Le premier tome, La Mafia du chocolat, m’avait vraiment bien plu et j’attendais donc avec impatience de lire cette suite : La Fille du parrain. Comme souvent avec les suites, la question était de savoir si j’allais être autant captivée et prise par l’histoire.
Verdict ? une suite qui tient ses promesses même si je ne peux pas dire que j’ai été tenue en haleine d’un bout à l’autre de La Fille du parrain.
La raison ? une certaine difficulté à reprendre l’histoire en court de route (c’est souvent le cas lorsqu’on ne lit pas les romans à suivre) et à me laisser emporter par le début. Ma première partie de lecture s’est donc fait tranquillement (mais sûrement), dans un rythme moins rapide que je ne l’aurais cru. J’avais du mal à revenir à l’histoire, je trouvais que l’action bien que présente, était un peu molle, que l’histoire avançait pas très vite… Mais je dois aussi reconnaître que passer la 200ème page, soit la moitié de La Fille du parrain, j’ai rechuté et j’ai lu bien plus rapidement les 200 dernières pages : j’étais de nouveau au coeur de l’action, je vivais les péripéties de l’héroïne, je suivais avec intérêt l’évolution de cette histoire, j’avais envie de connaître son évolution et surtout je ressentais avec Anya la pression et le poids de la famille, de la mafia.
Gabrielle Zévin nous plonge en effet avec brio au coeur d’une mafia qui nous rappelle bien sûr les mafias autour des produits comme la drogue ou les armes. On s’y croirait (enfin comparativement à ce que nous en savons sur la vie et l’organisation des mafias).

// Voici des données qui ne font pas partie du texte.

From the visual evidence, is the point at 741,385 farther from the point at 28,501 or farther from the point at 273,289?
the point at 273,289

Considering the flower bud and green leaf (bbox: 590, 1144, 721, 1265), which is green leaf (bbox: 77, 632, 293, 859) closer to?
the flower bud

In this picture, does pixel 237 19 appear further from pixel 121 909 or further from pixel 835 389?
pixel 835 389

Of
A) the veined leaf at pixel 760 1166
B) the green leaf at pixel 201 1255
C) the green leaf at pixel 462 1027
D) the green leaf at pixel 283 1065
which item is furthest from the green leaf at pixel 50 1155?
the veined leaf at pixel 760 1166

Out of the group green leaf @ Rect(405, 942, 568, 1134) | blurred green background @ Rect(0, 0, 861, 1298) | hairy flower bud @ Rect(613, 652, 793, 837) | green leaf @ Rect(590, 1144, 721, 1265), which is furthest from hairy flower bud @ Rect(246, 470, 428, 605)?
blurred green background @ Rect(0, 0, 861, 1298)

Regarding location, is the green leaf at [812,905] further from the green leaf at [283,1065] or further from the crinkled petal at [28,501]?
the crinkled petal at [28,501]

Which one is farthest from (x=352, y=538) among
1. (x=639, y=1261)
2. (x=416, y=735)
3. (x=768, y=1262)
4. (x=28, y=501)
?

Avec cette interdiction un peu hallucinante du chocolat, Anya et sa famille nous sont aussi bien plus sympathiques que toutes autres héroïnes d’une mafia autour de la drogue et autres produits illégaux actuels…Surtout, Gabrielle Zévin, à travers la parole de son héroïne, tache de toujours garder une touche d’humour.
La Fille du parrain est donc une suite à la hauteur de La Mafia du chocolat, dans laquelle on plonge avec délice !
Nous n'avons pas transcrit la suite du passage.